The Supreme Court is once again debating the constitutionality of affirmative action. 

Yesterday (December 9), the justices heard arguments in Fisher v. University of Texas at Austin. Per the state’s “Top Ten Percent Plan,” the University of Texas (UT) automatically admits the students at the top of their class at each of the state’s high schools. When Abigail Fisher applied to UT, 81 percent of the incoming class of 2008 was filled with those students. Many of the remaining slots were filled via what the school calls a holistic review of the applications, which factors in standardized test scores, completed coursework, class rank, application essays, demonstrated leadership, socioeconomic status, race and more. Fisher, a White woman, charged that the university’s inclusion of race in the decision is the reason that she was rejected for a spot in her school of choice. In her view, the practice is a violation of the 14th Amendment

Fisher first appeared before SCOTUS three years ago, when the justices sent her case back to District Court for the Western District of Texas to examine if the university needed to consider race to create a diverse class of undergraduates. Both it and the U.S. Court of Appeals for the Fifth Circuit found that not only was it legal for the school to include race in the holistic review of applicants, but that it was necessary. Fisher appealed the case back to the Supreme Court.

The more liberal-leaning justices seemed disinclined to side with Fisher, saying that the university’s minimal use of race was a key part of creating an academically beneficial diverse student body.

But the most controversial portion of the argument came during the following exchange between UT’s attorney, Gregory Garre, and Justice Antonin Scalia, pulled from the official transcript:

Garre: If this Court rules that the University of Texas can’t consider race, or if it rules that universities that consider race have to die a death of a thousand cuts for doing so, we know exactly what’s going to happen. Experience tells us that. This happened at the University of Texas after the Hopwood case: Diversity plummeted…. 
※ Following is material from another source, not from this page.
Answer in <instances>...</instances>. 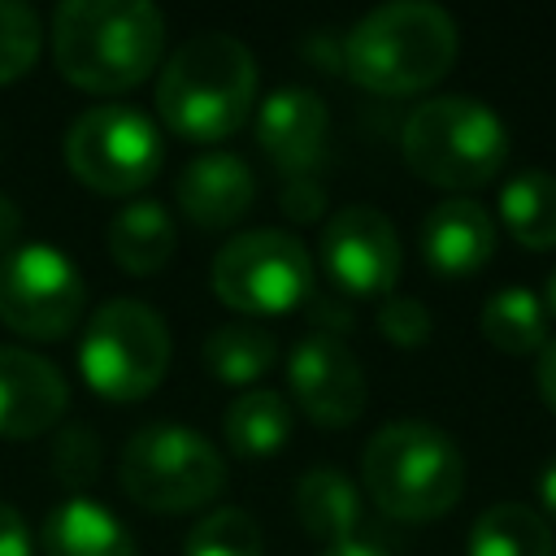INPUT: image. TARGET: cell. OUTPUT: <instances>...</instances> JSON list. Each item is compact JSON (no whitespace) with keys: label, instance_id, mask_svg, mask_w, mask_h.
Masks as SVG:
<instances>
[{"label":"cell","instance_id":"cell-1","mask_svg":"<svg viewBox=\"0 0 556 556\" xmlns=\"http://www.w3.org/2000/svg\"><path fill=\"white\" fill-rule=\"evenodd\" d=\"M165 17L148 0H65L52 13V61L91 96H122L161 70Z\"/></svg>","mask_w":556,"mask_h":556},{"label":"cell","instance_id":"cell-2","mask_svg":"<svg viewBox=\"0 0 556 556\" xmlns=\"http://www.w3.org/2000/svg\"><path fill=\"white\" fill-rule=\"evenodd\" d=\"M256 104V61L243 39L226 30L191 35L156 74L161 122L191 143L230 139Z\"/></svg>","mask_w":556,"mask_h":556},{"label":"cell","instance_id":"cell-3","mask_svg":"<svg viewBox=\"0 0 556 556\" xmlns=\"http://www.w3.org/2000/svg\"><path fill=\"white\" fill-rule=\"evenodd\" d=\"M460 35L447 9L421 0L378 4L343 35V70L374 96L430 91L456 65Z\"/></svg>","mask_w":556,"mask_h":556},{"label":"cell","instance_id":"cell-4","mask_svg":"<svg viewBox=\"0 0 556 556\" xmlns=\"http://www.w3.org/2000/svg\"><path fill=\"white\" fill-rule=\"evenodd\" d=\"M361 486L391 521H434L465 495V456L456 439L430 421H387L365 443Z\"/></svg>","mask_w":556,"mask_h":556},{"label":"cell","instance_id":"cell-5","mask_svg":"<svg viewBox=\"0 0 556 556\" xmlns=\"http://www.w3.org/2000/svg\"><path fill=\"white\" fill-rule=\"evenodd\" d=\"M404 165L443 191H478L508 161V126L473 96L421 100L400 130Z\"/></svg>","mask_w":556,"mask_h":556},{"label":"cell","instance_id":"cell-6","mask_svg":"<svg viewBox=\"0 0 556 556\" xmlns=\"http://www.w3.org/2000/svg\"><path fill=\"white\" fill-rule=\"evenodd\" d=\"M117 478L122 491L148 513H195L222 495L226 460L200 430L152 421L126 439Z\"/></svg>","mask_w":556,"mask_h":556},{"label":"cell","instance_id":"cell-7","mask_svg":"<svg viewBox=\"0 0 556 556\" xmlns=\"http://www.w3.org/2000/svg\"><path fill=\"white\" fill-rule=\"evenodd\" d=\"M169 369V326L165 317L130 295L100 304L87 317L78 343V374L87 387L113 404L148 400Z\"/></svg>","mask_w":556,"mask_h":556},{"label":"cell","instance_id":"cell-8","mask_svg":"<svg viewBox=\"0 0 556 556\" xmlns=\"http://www.w3.org/2000/svg\"><path fill=\"white\" fill-rule=\"evenodd\" d=\"M208 287L235 313L282 317L313 295V256L287 230H243L217 248Z\"/></svg>","mask_w":556,"mask_h":556},{"label":"cell","instance_id":"cell-9","mask_svg":"<svg viewBox=\"0 0 556 556\" xmlns=\"http://www.w3.org/2000/svg\"><path fill=\"white\" fill-rule=\"evenodd\" d=\"M165 161L161 130L135 104H96L74 117L65 130V165L70 174L100 195H135L143 191Z\"/></svg>","mask_w":556,"mask_h":556},{"label":"cell","instance_id":"cell-10","mask_svg":"<svg viewBox=\"0 0 556 556\" xmlns=\"http://www.w3.org/2000/svg\"><path fill=\"white\" fill-rule=\"evenodd\" d=\"M87 308L78 265L52 243H17L0 256V321L22 339H65Z\"/></svg>","mask_w":556,"mask_h":556},{"label":"cell","instance_id":"cell-11","mask_svg":"<svg viewBox=\"0 0 556 556\" xmlns=\"http://www.w3.org/2000/svg\"><path fill=\"white\" fill-rule=\"evenodd\" d=\"M317 256H321L326 278L339 291L365 295V300L391 295L400 282V269H404L395 226L369 204H348V208L330 213V222L321 226Z\"/></svg>","mask_w":556,"mask_h":556},{"label":"cell","instance_id":"cell-12","mask_svg":"<svg viewBox=\"0 0 556 556\" xmlns=\"http://www.w3.org/2000/svg\"><path fill=\"white\" fill-rule=\"evenodd\" d=\"M287 387L295 408L321 426V430H343L352 426L365 404H369V382H365V365L356 361V352L334 339V334H308L291 348L287 356Z\"/></svg>","mask_w":556,"mask_h":556},{"label":"cell","instance_id":"cell-13","mask_svg":"<svg viewBox=\"0 0 556 556\" xmlns=\"http://www.w3.org/2000/svg\"><path fill=\"white\" fill-rule=\"evenodd\" d=\"M326 135H330V109L308 87H278L256 109V143L265 161L282 174V182L317 174Z\"/></svg>","mask_w":556,"mask_h":556},{"label":"cell","instance_id":"cell-14","mask_svg":"<svg viewBox=\"0 0 556 556\" xmlns=\"http://www.w3.org/2000/svg\"><path fill=\"white\" fill-rule=\"evenodd\" d=\"M65 408V374L30 348L0 343V439H39L61 426Z\"/></svg>","mask_w":556,"mask_h":556},{"label":"cell","instance_id":"cell-15","mask_svg":"<svg viewBox=\"0 0 556 556\" xmlns=\"http://www.w3.org/2000/svg\"><path fill=\"white\" fill-rule=\"evenodd\" d=\"M495 243H500L495 217L469 195H452L434 204L421 222V261L443 282H460L486 269V261L495 256Z\"/></svg>","mask_w":556,"mask_h":556},{"label":"cell","instance_id":"cell-16","mask_svg":"<svg viewBox=\"0 0 556 556\" xmlns=\"http://www.w3.org/2000/svg\"><path fill=\"white\" fill-rule=\"evenodd\" d=\"M178 208L191 226L200 230H226L235 226L252 200H256V178L252 165L235 152H204L195 161L182 165L178 182H174Z\"/></svg>","mask_w":556,"mask_h":556},{"label":"cell","instance_id":"cell-17","mask_svg":"<svg viewBox=\"0 0 556 556\" xmlns=\"http://www.w3.org/2000/svg\"><path fill=\"white\" fill-rule=\"evenodd\" d=\"M43 556H139L135 534L91 495H65L39 530Z\"/></svg>","mask_w":556,"mask_h":556},{"label":"cell","instance_id":"cell-18","mask_svg":"<svg viewBox=\"0 0 556 556\" xmlns=\"http://www.w3.org/2000/svg\"><path fill=\"white\" fill-rule=\"evenodd\" d=\"M178 248V226L161 200H130L109 217V256L117 269L148 278L169 265Z\"/></svg>","mask_w":556,"mask_h":556},{"label":"cell","instance_id":"cell-19","mask_svg":"<svg viewBox=\"0 0 556 556\" xmlns=\"http://www.w3.org/2000/svg\"><path fill=\"white\" fill-rule=\"evenodd\" d=\"M291 430H295V408L287 404V395H278L269 387L239 391L226 404V417H222L226 447L239 460H269V456H278L291 443Z\"/></svg>","mask_w":556,"mask_h":556},{"label":"cell","instance_id":"cell-20","mask_svg":"<svg viewBox=\"0 0 556 556\" xmlns=\"http://www.w3.org/2000/svg\"><path fill=\"white\" fill-rule=\"evenodd\" d=\"M295 517L326 547L348 543L356 539V526H361V486L348 473L317 465L295 482Z\"/></svg>","mask_w":556,"mask_h":556},{"label":"cell","instance_id":"cell-21","mask_svg":"<svg viewBox=\"0 0 556 556\" xmlns=\"http://www.w3.org/2000/svg\"><path fill=\"white\" fill-rule=\"evenodd\" d=\"M500 222L526 252L556 248V174L521 169L500 187Z\"/></svg>","mask_w":556,"mask_h":556},{"label":"cell","instance_id":"cell-22","mask_svg":"<svg viewBox=\"0 0 556 556\" xmlns=\"http://www.w3.org/2000/svg\"><path fill=\"white\" fill-rule=\"evenodd\" d=\"M465 556H556V534L530 504H491L465 539Z\"/></svg>","mask_w":556,"mask_h":556},{"label":"cell","instance_id":"cell-23","mask_svg":"<svg viewBox=\"0 0 556 556\" xmlns=\"http://www.w3.org/2000/svg\"><path fill=\"white\" fill-rule=\"evenodd\" d=\"M547 308L530 287H500L482 304V334L508 356H539L547 348Z\"/></svg>","mask_w":556,"mask_h":556},{"label":"cell","instance_id":"cell-24","mask_svg":"<svg viewBox=\"0 0 556 556\" xmlns=\"http://www.w3.org/2000/svg\"><path fill=\"white\" fill-rule=\"evenodd\" d=\"M274 361H278V339L269 330H261V326H248V321L217 326L204 339V365L226 387L252 391V382L265 378L274 369Z\"/></svg>","mask_w":556,"mask_h":556},{"label":"cell","instance_id":"cell-25","mask_svg":"<svg viewBox=\"0 0 556 556\" xmlns=\"http://www.w3.org/2000/svg\"><path fill=\"white\" fill-rule=\"evenodd\" d=\"M182 556H265V534L252 513L226 504L191 526Z\"/></svg>","mask_w":556,"mask_h":556},{"label":"cell","instance_id":"cell-26","mask_svg":"<svg viewBox=\"0 0 556 556\" xmlns=\"http://www.w3.org/2000/svg\"><path fill=\"white\" fill-rule=\"evenodd\" d=\"M39 48H43L39 13L30 4L0 0V87L30 74V65L39 61Z\"/></svg>","mask_w":556,"mask_h":556},{"label":"cell","instance_id":"cell-27","mask_svg":"<svg viewBox=\"0 0 556 556\" xmlns=\"http://www.w3.org/2000/svg\"><path fill=\"white\" fill-rule=\"evenodd\" d=\"M52 473L61 478V486L83 495V486H91L96 473H100V439H96V430L61 426L56 439H52Z\"/></svg>","mask_w":556,"mask_h":556},{"label":"cell","instance_id":"cell-28","mask_svg":"<svg viewBox=\"0 0 556 556\" xmlns=\"http://www.w3.org/2000/svg\"><path fill=\"white\" fill-rule=\"evenodd\" d=\"M378 330L391 348L400 352H417L430 343L434 334V321H430V308L417 300V295H387L382 308H378Z\"/></svg>","mask_w":556,"mask_h":556},{"label":"cell","instance_id":"cell-29","mask_svg":"<svg viewBox=\"0 0 556 556\" xmlns=\"http://www.w3.org/2000/svg\"><path fill=\"white\" fill-rule=\"evenodd\" d=\"M278 204H282V213H287L291 222H317L321 208H326V187H321L317 174H308V178H287Z\"/></svg>","mask_w":556,"mask_h":556},{"label":"cell","instance_id":"cell-30","mask_svg":"<svg viewBox=\"0 0 556 556\" xmlns=\"http://www.w3.org/2000/svg\"><path fill=\"white\" fill-rule=\"evenodd\" d=\"M0 556H30V530L13 504L0 500Z\"/></svg>","mask_w":556,"mask_h":556},{"label":"cell","instance_id":"cell-31","mask_svg":"<svg viewBox=\"0 0 556 556\" xmlns=\"http://www.w3.org/2000/svg\"><path fill=\"white\" fill-rule=\"evenodd\" d=\"M534 387H539V400L556 413V339H547V348L534 356Z\"/></svg>","mask_w":556,"mask_h":556},{"label":"cell","instance_id":"cell-32","mask_svg":"<svg viewBox=\"0 0 556 556\" xmlns=\"http://www.w3.org/2000/svg\"><path fill=\"white\" fill-rule=\"evenodd\" d=\"M22 243V208L13 195L0 191V256H9Z\"/></svg>","mask_w":556,"mask_h":556},{"label":"cell","instance_id":"cell-33","mask_svg":"<svg viewBox=\"0 0 556 556\" xmlns=\"http://www.w3.org/2000/svg\"><path fill=\"white\" fill-rule=\"evenodd\" d=\"M539 504H543V521H556V456L539 469Z\"/></svg>","mask_w":556,"mask_h":556},{"label":"cell","instance_id":"cell-34","mask_svg":"<svg viewBox=\"0 0 556 556\" xmlns=\"http://www.w3.org/2000/svg\"><path fill=\"white\" fill-rule=\"evenodd\" d=\"M321 556H387V552H382L378 543H369V539H361V534H356V539H348V543H334V547H326Z\"/></svg>","mask_w":556,"mask_h":556},{"label":"cell","instance_id":"cell-35","mask_svg":"<svg viewBox=\"0 0 556 556\" xmlns=\"http://www.w3.org/2000/svg\"><path fill=\"white\" fill-rule=\"evenodd\" d=\"M543 308H547V317H556V269L547 274V291H543Z\"/></svg>","mask_w":556,"mask_h":556}]
</instances>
Scalia: There are those who contend that it does not benefit African Americans to get them into the University of Texas where they do not do well, as opposed to having them go to a less advanced school, a slower track school where they do well. One of the briefs pointed out that most of the Black scientists in this country don’t come from schools like the University of Texas. They come from lesser schools where they do not feel that they’re being pushed ahead in classes that are too fast for them. I’m just not impressed by the fact that the University of Texas may have fewer. Maybe it ought to have fewer. And maybe…when you take more, the number of Blacks, really competent Blacks admitted to lesser schools, turns out to be less. And I don’t think it stands to reason that it’s a good thing for the University of Texas to admit as many Blacks as possible.

Garre: This court heard and rejected that argument, with respect, Justice Scalia, in the Grutter case, a case that our opponents have and asked this court to overrule. If you look at the performance of holistic minority admits versus the top 10 percent admits, over time they fare better. And frankly, I don’t think the solution to the problems with student body diversity can be to set up a system in which not only are minorities going to separate schools, they’re going to inferior schools. I think what experience shows, at Texas, California and Michigan, is that now is not the time and this is not the case to roll back student body diversity in America.

Scalia seemed to be pulling his information from amicus briefs filed in support of Fisher: One from UCLA professor Richard Sander on the “mismatch theory” (which says students of color do not perform well when they are admitted via affirmative action programs), and another from Peter S. Kirsanow and Gail Heriot of the U.S. Commission on Civil Rights regarding people of color in STEM fields. But Garre is right—Black students at UT Austin actually graduate at a higher rate than their counterparts at other schools in the UT system. Vox has a detailed breakdown of the perceived fallacies in Scalia’s argument.

The exchange has prompted many to level charges of racism against Scalia.

 


 


 

It is still unclear which way the court will go. Justice Anthony Kennedy will likely be the deciding vote, and his participation in the argument did not reveal much about his views. He did, however, say: “We’re just arguing the same case. It’s as if nothing had happened.”